Why is EF generating SQL queries with unnecessary null-checks?

I came across an issue with EF creating terrible queries when searching on a string field. Its produced a query in the style of lazy programmers to encompass null checking which forces the whole index to be scanned.

consider the following queries.

  1. Query 1

    var p1 = "x";
    var r1 = ctx.Set<E>().FirstOrDefault(
                            subject =>
                                p1.Equals(subject.StringField));
    
  2. Query 2

    const string p2 = "x";
    var r2 = ctx.Set<E>().FirstOrDefault(
                            subject =>
                                p2.Equals(subject.StringField));
    

Query 1 produces

WHERE (('x' = [Extent2].[StringField]) OR (('x' IS NULL) AND ([Extent2].[StringField] IS NULL))) 

and executes in 4 seconds

Query 2 produces

WHERE (N'x' = [Extent2].[StringField]) 

and executes in 2 milliseconds

Does anyone know of any work arounds? (no the parameter cant be a const as it is entered by user input but cannot be null.)

N.B When profiled, both queries are prepared with sp_executesql by EF; as of-cause if they were just executed the query optimiser would negate the OR 'x' IS NULL check.

for @Martin


Solution 1:

Set UseDatabaseNullSemantics = true;

  • When UseDatabaseNullSemantics == true, (operand1 == operand2) will be translated as:

    WHERE operand1 = operand2
    
  • When UseDatabaseNullSemantics == false, (operand1 == operand2) will be translated as:

    WHERE
        (
            (operand1 = operand2)
            AND
            (NOT (operand1 IS NULL OR operand2 IS NULL))
        )
        OR
        (
            (operand1 IS NULL)
            AND
            (operand2 IS NULL)
        )
    

This is documented by Microsoft:

Gets or sets a value indicating whether database null semantics are exhibited when comparing two operands, both of which are potentially nullable.
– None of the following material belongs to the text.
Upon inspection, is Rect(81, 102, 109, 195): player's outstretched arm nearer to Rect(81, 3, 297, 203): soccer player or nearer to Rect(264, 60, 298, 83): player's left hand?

The default value is false.

You can set it in your DbContext subclass constructor, like so:

public class MyContext : DbContext
{
    public MyContext()
    {
        this.Configuration.UseDatabaseNullSemantics = true;
    }
}

Or you can also set this setting to your dbContext instance from the outside like the code example below, from my point of view (see @GertArnold comment), this apporach will be better, because it will not change the default database behaviour or configuration):

myDbContext.Configuration.UseDatabaseNullSemantics = true;

Solution 2:

You can fix this by adding [Required] on StringField property

public class Test
{
    [Key]
    public int Id { get; set; }
    [Required]
    public string Bar{ get; set; }
    public string Foo { get; set; }

}


 string p1 = "x";
 var query1 = new Context().Tests.Where(F => p1.Equals(F.Bar));

 var query2 = new Context().Tests.Where(F => p1.Equals(F.Foo));

this is query1

{SELECT [Extent1].[Id] AS [Id], [Extent1].[Bar] AS [Bar], [Extent1].[Foo] AS [Foo] FROM [dbo].[Tests] AS [Extent1] WHERE @p__linq__0 = [Extent1].[Bar]}

and this is query2

{SELECT [Extent1].[Id] AS [Id], [Extent1].[Bar] AS [Bar], [Extent1].[Foo] AS [Foo] FROM [dbo].[Tests] AS [Extent1] WHERE (@p__linq__0 = [Extent1].[Foo]) OR ((@p__linq__0 IS NULL) AND ([Extent1].[Bar2] IS NULL))}

Solution 3:

A colleague of mine has just found a really really nice solution. Since I already discovered that using constants produces the correct SQL. We wondered if we could swap out the variables in the expression with constants; and as it turns out you can. I believe this method to be less invasive than changing the null settings on the DB context.

public class Foo_test : EntityContextIntegrationSpec
        {

            private static string _foo = null;

            private static DataConnection _result;

            private Because _of = () => _result = EntityContext.Set<E>().Where(StringMatch<E>(x => x.StringField));

            private static Expression<Func<TSource, bool>> StringMatch<TSource>(Expression<Func<TSource, string>> prop)
            {
                var body = Expression.Equal(prop.Body, Expression.Constant(_foo));
                return Expression.Lambda<Func<TSource,bool>>(body, prop.Parameters[0]);                
            }

            [Test] public void Test() => _result.ShouldNotBeNull();
        }